I’d never been to Wood Street, in fact had no idea where it was. It wasn’t like Northampton was a small town, but having been around for so many years, I figured I knew all the streets, neighborhoods, places to see or be seen. Wood Street, Clara told me, was at the edge of town, out by the highway.
It was only a few miles, but Clara took the long way, down the narrow back streets, turning right and left and left again. Her pants pulled taut over her legs as she worked the pedals—she was slender but solid, I could see the muscles in her thighs flex as she pressed the clutch—and her spoon-shaped fingers manipulated the gearshift with ease.
Stopped at a red light, she glanced over at me. Autumn hadn’t peeled back summer’s warmth, though September was almost finished, and we drove with the windows down, my arm extended and hand gliding t
he air currents. Poppy would wonder where I was when the party ended, but that was several hours away. She liked to recap the minutiae as she cleared dirty glasses and loaded the dishwasher. It was her favorite part of the party, or at least one of them. Her sweet round face would be flushed with more gossip, recounting the silly moments—Did you see Max hit Greg with the croquet mallet? Priceless—who’d been drunk and who’d not shown.
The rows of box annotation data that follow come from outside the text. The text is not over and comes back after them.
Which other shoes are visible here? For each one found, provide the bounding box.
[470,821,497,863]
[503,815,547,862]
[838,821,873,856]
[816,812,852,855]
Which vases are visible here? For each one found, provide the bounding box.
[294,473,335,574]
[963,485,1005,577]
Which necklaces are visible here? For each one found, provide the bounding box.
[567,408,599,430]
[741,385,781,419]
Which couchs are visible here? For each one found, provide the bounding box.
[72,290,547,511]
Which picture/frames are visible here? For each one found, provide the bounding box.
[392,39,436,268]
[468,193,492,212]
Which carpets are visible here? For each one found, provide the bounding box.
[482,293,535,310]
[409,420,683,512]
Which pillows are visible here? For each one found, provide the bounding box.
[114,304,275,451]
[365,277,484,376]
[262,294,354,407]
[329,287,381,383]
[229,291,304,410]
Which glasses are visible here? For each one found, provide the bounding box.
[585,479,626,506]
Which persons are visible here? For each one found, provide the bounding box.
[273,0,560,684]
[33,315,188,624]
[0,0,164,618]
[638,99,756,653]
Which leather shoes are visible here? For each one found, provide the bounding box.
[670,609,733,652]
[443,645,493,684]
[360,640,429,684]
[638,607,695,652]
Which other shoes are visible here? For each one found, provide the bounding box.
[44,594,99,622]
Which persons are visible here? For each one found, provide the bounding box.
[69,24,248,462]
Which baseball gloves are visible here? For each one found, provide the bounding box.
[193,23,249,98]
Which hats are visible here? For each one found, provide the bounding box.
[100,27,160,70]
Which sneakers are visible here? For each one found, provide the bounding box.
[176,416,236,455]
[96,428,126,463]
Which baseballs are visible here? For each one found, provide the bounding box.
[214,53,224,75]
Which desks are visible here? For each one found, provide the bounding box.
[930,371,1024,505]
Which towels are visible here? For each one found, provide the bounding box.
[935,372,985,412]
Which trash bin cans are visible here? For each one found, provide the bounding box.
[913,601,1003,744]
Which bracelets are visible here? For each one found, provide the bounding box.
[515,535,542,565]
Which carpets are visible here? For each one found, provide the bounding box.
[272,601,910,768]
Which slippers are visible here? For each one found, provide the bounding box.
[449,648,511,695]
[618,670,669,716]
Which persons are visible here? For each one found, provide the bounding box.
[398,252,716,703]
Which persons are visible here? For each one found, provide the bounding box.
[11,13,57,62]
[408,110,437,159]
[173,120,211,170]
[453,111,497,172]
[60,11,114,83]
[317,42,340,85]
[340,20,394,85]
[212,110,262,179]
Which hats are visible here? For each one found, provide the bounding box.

Clara and I drove past pastel Victorians and farmhouses with sagging front porches. She drove slowly, as if relishing each turn the wheel made, each time she downshifted. I stared out the window, saw my reflection in the side mirror—dark hair lifting in the breeze, the sharp curve of my nose. The streets became unfamiliar, the houses and yards shabbier.
I lived near the college, in the opposite direction from which we were headed, in a second-floor apartment with refurbished wood floors and drafty windows. The apartment, beautiful and spacious, cost more than half my monthly income at the food safety nonprofit where I worked, but I’d reasoned it was worth it—given the location. I could walk to cafés and bars, there was a meticulous park only a few blocks away. Years ago, when I’d signed the lease, I’d reasoned that was enough. Now it loomed as a symbol of my inadequacy—sterile and stagnant.
As we got closer to the highway, she said, “I have a cat. You aren’t allergic, are you?”
“No,” I said. “I have a cat too. Laurent.”
“Mine’s Bell.”
“Like the translator.”
She looked at me as if I’d unintentionally caught her naked. Then she looked forward again, smiling. “Yeah, like the translator.” Her teeth were remarkably white but very crooked, both incisors jutting over the teeth in front of them.
She pulled up to the curb in front of a small white house with white shutters. She eased the gearshift into neutral, sliding it back and forth a few times before killing the engine. Noise from the highway filled the air: steel rushing, the peculiar long whine of cars passing through, the occasional horn or tractor trailer, the dissonance of movement.